[Saved entries]
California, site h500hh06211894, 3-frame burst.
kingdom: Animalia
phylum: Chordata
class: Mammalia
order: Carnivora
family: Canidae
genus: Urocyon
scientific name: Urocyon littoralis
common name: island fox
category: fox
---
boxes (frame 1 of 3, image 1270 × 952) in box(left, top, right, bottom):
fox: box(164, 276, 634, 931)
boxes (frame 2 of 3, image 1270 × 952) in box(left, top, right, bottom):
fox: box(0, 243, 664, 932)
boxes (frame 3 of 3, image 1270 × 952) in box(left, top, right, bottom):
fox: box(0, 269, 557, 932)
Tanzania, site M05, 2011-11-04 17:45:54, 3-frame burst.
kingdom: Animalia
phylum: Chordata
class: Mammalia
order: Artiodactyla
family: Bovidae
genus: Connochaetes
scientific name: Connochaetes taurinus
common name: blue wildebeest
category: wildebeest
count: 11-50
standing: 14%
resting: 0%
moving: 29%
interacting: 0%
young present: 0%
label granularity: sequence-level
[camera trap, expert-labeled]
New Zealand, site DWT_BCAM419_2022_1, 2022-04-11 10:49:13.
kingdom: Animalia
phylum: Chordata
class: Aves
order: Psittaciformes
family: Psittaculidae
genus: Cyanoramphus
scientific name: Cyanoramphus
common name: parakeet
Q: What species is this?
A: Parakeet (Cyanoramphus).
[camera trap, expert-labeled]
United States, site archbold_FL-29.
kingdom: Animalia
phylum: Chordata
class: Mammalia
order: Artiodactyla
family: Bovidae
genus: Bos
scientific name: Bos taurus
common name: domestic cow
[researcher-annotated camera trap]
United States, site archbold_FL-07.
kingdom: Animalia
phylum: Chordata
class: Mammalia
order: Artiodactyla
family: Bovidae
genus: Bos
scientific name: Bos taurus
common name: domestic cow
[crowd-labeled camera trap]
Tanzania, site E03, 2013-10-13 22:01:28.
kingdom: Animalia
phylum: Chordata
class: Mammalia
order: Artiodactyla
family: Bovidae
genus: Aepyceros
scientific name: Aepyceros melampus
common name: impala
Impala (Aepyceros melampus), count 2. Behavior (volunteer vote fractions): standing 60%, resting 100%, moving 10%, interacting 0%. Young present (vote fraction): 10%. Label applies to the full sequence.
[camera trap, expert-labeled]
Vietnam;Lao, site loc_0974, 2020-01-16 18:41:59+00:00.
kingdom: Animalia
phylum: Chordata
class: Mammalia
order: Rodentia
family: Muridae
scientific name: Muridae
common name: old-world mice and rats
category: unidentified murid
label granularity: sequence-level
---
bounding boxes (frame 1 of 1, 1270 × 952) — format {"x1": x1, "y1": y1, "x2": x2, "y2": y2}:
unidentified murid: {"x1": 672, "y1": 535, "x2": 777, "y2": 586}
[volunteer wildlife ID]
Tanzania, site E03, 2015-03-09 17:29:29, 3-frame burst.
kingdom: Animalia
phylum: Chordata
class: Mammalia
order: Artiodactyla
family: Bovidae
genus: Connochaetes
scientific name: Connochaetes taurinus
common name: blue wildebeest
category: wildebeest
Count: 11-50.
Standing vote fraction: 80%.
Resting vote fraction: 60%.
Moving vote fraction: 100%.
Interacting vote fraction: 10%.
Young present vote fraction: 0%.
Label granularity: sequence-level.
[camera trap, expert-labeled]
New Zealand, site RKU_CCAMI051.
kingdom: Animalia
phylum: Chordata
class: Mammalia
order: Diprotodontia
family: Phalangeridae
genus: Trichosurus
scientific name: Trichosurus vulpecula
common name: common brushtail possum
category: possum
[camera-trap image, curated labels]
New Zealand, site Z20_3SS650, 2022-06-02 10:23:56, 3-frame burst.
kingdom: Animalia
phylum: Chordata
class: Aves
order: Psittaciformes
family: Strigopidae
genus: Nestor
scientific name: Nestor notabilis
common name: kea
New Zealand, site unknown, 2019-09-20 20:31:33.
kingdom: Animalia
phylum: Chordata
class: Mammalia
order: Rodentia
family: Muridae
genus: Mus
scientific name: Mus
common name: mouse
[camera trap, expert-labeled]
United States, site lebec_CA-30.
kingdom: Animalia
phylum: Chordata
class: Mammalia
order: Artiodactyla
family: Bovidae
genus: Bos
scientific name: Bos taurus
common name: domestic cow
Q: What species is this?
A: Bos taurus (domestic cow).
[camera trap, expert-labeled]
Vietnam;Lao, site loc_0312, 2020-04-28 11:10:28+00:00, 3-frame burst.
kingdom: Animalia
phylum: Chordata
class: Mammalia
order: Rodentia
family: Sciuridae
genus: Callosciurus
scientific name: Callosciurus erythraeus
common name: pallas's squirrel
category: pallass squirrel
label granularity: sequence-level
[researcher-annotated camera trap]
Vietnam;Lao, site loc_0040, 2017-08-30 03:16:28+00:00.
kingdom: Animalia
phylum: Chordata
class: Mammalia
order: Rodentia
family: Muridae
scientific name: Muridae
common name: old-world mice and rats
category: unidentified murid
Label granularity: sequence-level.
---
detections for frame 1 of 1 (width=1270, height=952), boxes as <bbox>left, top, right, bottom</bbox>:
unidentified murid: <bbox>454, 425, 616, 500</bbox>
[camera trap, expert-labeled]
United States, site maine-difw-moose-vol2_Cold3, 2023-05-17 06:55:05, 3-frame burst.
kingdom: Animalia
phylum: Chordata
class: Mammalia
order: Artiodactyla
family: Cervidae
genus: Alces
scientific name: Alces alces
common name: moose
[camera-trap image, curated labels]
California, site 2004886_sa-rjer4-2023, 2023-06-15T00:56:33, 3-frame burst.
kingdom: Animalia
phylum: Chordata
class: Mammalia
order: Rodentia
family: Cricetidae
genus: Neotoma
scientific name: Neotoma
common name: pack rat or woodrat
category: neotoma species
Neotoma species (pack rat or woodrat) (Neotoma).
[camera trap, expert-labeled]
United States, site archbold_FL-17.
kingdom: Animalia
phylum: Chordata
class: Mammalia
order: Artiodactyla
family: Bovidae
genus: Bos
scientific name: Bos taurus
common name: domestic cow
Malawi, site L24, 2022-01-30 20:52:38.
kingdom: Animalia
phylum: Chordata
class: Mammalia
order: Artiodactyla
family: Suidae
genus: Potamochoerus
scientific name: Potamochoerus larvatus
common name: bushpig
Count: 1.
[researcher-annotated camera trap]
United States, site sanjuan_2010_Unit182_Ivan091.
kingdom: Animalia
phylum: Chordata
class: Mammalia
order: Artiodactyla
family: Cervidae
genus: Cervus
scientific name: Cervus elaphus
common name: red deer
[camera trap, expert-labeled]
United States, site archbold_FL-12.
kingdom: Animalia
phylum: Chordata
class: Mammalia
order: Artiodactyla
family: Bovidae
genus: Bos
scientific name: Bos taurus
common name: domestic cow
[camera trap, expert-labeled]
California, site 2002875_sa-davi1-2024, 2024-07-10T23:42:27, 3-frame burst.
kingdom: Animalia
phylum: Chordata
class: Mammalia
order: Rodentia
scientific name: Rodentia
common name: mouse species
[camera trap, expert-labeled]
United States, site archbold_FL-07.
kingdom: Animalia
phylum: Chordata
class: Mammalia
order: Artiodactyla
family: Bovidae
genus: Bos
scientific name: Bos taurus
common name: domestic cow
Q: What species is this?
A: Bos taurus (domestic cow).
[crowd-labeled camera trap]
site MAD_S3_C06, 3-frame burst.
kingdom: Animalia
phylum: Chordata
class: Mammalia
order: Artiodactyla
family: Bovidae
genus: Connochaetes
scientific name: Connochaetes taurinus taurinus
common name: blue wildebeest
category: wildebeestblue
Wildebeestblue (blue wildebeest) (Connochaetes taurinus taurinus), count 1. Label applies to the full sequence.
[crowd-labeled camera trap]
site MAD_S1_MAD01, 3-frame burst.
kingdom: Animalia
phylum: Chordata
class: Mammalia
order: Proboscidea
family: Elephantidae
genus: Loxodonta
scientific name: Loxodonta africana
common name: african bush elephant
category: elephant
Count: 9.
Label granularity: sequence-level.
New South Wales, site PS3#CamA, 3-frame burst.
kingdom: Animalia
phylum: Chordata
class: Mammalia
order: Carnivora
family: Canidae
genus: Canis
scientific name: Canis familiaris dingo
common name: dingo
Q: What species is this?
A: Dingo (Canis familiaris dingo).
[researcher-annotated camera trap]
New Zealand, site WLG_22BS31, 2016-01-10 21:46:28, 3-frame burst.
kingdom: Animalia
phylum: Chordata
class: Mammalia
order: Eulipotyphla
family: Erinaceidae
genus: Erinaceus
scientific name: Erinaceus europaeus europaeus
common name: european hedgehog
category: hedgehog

#### About this task:
Output the lines of the records above exactly as they appear, from the line containing "scientific name: Aepyceros melampus" through the line containing "genus: Trichosurus".

#### Result below:
scientific name: Aepyceros melampus
common name: impala
Impala (Aepyceros melampus), count 2. Behavior (volunteer vote fractions): standing 60%, resting 100%, moving 10%, interacting 0%. Young present (vote fraction): 10%. Label applies to the full sequence.
[camera trap, expert-labeled]
Vietnam;Lao, site loc_0974, 2020-01-16 18:41:59+00:00.
kingdom: Animalia
phylum: Chordata
class: Mammalia
order: Rodentia
family: Muridae
scientific name: Muridae
common name: old-world mice and rats
category: unidentified murid
label granularity: sequence-level
---
bounding boxes (frame 1 of 1, 1270 × 952) — format {"x1": x1, "y1": y1, "x2": x2, "y2": y2}:
unidentified murid: {"x1": 672, "y1": 535, "x2": 777, "y2": 586}
[volunteer wildlife ID]
Tanzania, site E03, 2015-03-09 17:29:29, 3-frame burst.
kingdom: Animalia
phylum: Chordata
class: Mammalia
order: Artiodactyla
family: Bovidae
genus: Connochaetes
scientific name: Connochaetes taurinus
common name: blue wildebeest
category: wildebeest
Count: 11-50.
Standing vote fraction: 80%.
Resting vote fraction: 60%.
Moving vote fraction: 100%.
Interacting vote fraction: 10%.
Young present vote fraction: 0%.
Label granularity: sequence-level.
[camera trap, expert-labeled]
New Zealand, site RKU_CCAMI051.
kingdom: Animalia
phylum: Chordata
class: Mammalia
order: Diprotodontia
family: Phalangeridae
genus: Trichosurus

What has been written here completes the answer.